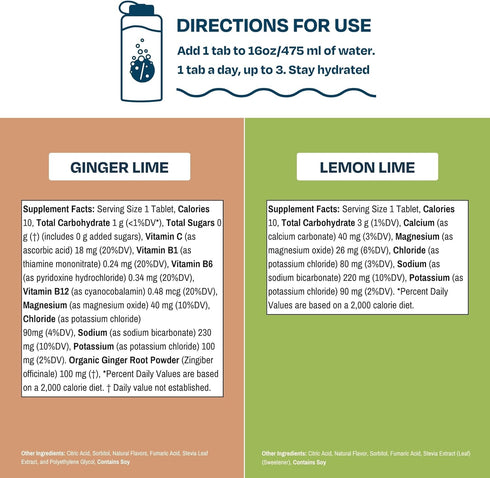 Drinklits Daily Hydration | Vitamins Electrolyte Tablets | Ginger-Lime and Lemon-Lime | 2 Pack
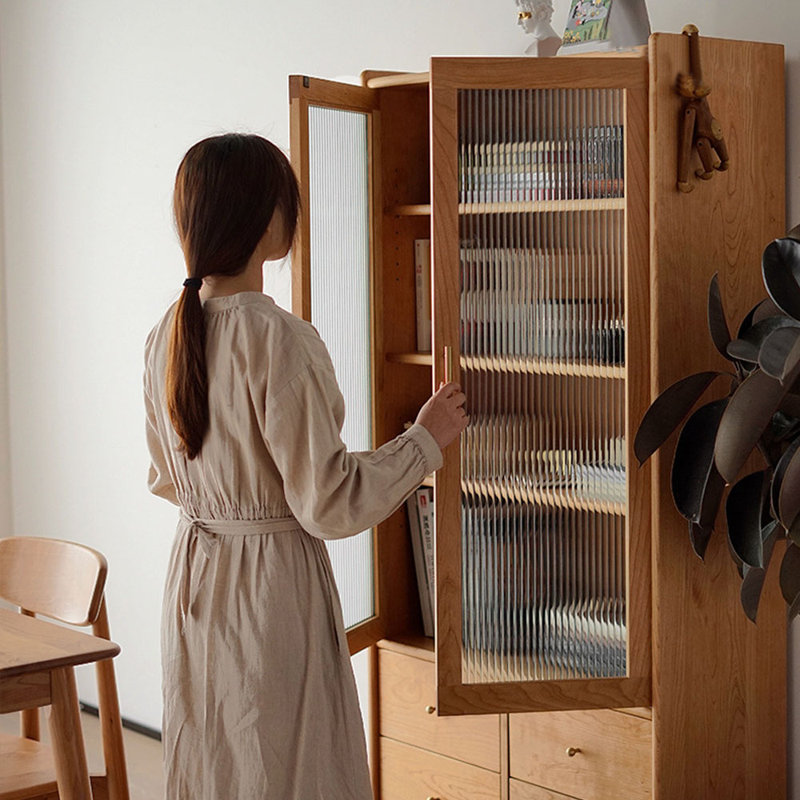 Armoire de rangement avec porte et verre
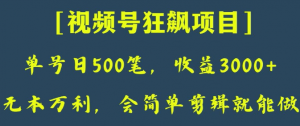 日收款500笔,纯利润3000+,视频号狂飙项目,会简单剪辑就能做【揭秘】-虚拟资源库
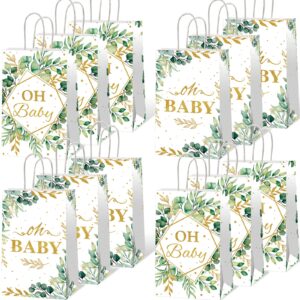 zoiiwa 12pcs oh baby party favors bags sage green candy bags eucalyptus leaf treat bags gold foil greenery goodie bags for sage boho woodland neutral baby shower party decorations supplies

--

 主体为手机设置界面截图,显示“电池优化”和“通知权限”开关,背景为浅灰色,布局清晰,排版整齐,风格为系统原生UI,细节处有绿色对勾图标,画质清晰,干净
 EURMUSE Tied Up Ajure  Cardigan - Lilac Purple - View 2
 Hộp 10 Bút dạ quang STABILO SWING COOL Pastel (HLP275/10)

# What is being asked
Extract the lines of the preceding material that run from the line with "主体为手机设置界面截图,显示" through the line with "Hộp 10 Bút dạ", inclusive, reproducing them exactly and adding nothing.

# Solution to this problem
 主体为手机设置界面截图,显示“电池优化”和“通知权限”开关,背景为浅灰色,布局清晰,排版整齐,风格为系统原生UI,细节处有绿色对勾图标,画质清晰,干净
 EURMUSE Tied Up Ajure  Cardigan - Lilac Purple - View 2
 Hộp 10 Bút dạ quang STABILO SWING COOL Pastel (HLP275/10)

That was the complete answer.